The model aligning the meshes to the point cloud, after a lot of smoothing and post post processing, the bump still there and affects the meshes aligned to it:
I think here it is worthwhile to know that even lidar surveyors get these effects and have to spend a lot of effort to smooth stuff out another way - often surface fitting to points rather than meshing based on points. Have you tried to segment out the road, fit a surface to the points, and build the road based on that? (then re-fit to the model you’re using for the virtual race?)
There’s something about the white strip that upsets the relative geometry of keypoints found there - in my experience that is not unusual for photogrammetry or lasers. I’m sure pull requests for road detection and smoothing automations are also welcome
I have spend a lot of time in cloud compare doing postprocessing using mfs smooting multiple times and then using pixelate process to output a uniform cloud whit a define distance between points.
But running those process i lose definition and road detail, so I’m looking for a way to improve the initial point cloud in Webodm to reduce the number of times I have to run smooting process.

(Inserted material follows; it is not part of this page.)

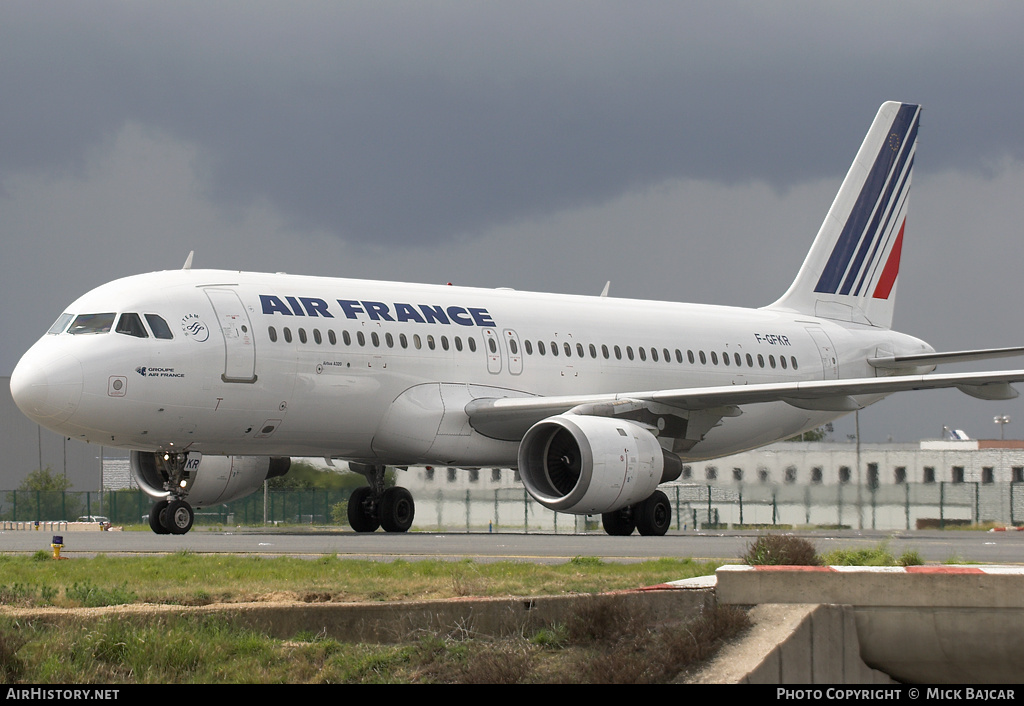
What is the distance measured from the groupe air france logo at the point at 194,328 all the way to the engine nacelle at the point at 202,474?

Also if you know of any program or routine used to postprocess lidar/laser/photogrammetry point clouds I’ll be thankful. Hopefully open source.
Hi ichsan, thanks for the alternative.
Actually I have found ways inside cloudcompare to smooth even more the resulting cloud but im loosing geometry, specially curve banking but the results has been quite good.
I dont use the resulting 3dmodel because… To tell the true, i’m not that good using blender and I use the point cloud to model the surounding buildings, measure object sizes and placement on track.
Is key for me to optimize the output cloud point as much as I can on Webodm befor exporting it and post processing it.
Any guidelines related on how to optimize the output cloudpoint is welcome
I would use classification of the stripes in the orthophoto to separate the stripes from the rest of the point cloud. Leave the non-striped portion untouched, and just smooth the stripes and areas nearby. Then instead of weird bouncing at the stripes you may get quieter bits of track, but that will be less noticeable and you won’t be over smoothing the remainder of the track.
In Cloudcompare I was thinking about using the quadric 2.5D surface fitter - fit that to road surfaces, compute cloud-mesh distance (signed), remove cloud-mesh distance from points? That should (might?) sit all the points exactly on a smooth interpolated surface. I do similar things (sometimes) to remove bowling if I don’t care about absolute topography, but relative roughness is important.
I’m not sure if its best to fit the quadric to all the road points at once, or segments of it - there’s probably a lot of work to find the best way to slice up the point cloud and fit it back together after. Cloudcompare makes all that relatively easy, thankfully. I’m not sure how to regenerate a textured mesh after that - maybe drop the points back into ODM and run just the meshing and texturing steps?
In other areas lots of expensive software is used (Autocad, Terrasolid etc).
My main point was that I think smooth meshes just don’t happen straight off of photogrammetric processing (or lidar) for lots of reasons. I think I could have said it in a kinder and more constructive way.
I hope the Cloudcompare suggestions are helpful!
While I think of it, does meshlab have useful tools for mesh smoothing? I think in there you could also spend quite a lot of time manually shifting vertices around (or in Blender also)
Stripes are your brightest thing (likely) so you should be able to use a threshold on your orthophoto to separate the stripes from all else. Raster calculator in QGIS is one way to do this (among many).
I would buffer this result by a few cm to get an area beyond the stripes. You can then use pdal.io in combination with your two color raster to add a class to the point cloud differentiating points and non-points.
The rest is then figuring out how to smooth and blend between the two, or just filling smooth points in the gaps that you’ve made where there are stripes. Anything I say beyond this point is supposition and would require playing with a range of options, but between tools in cloudcompare and pdal, you should have all the things you need to manipulate it from there.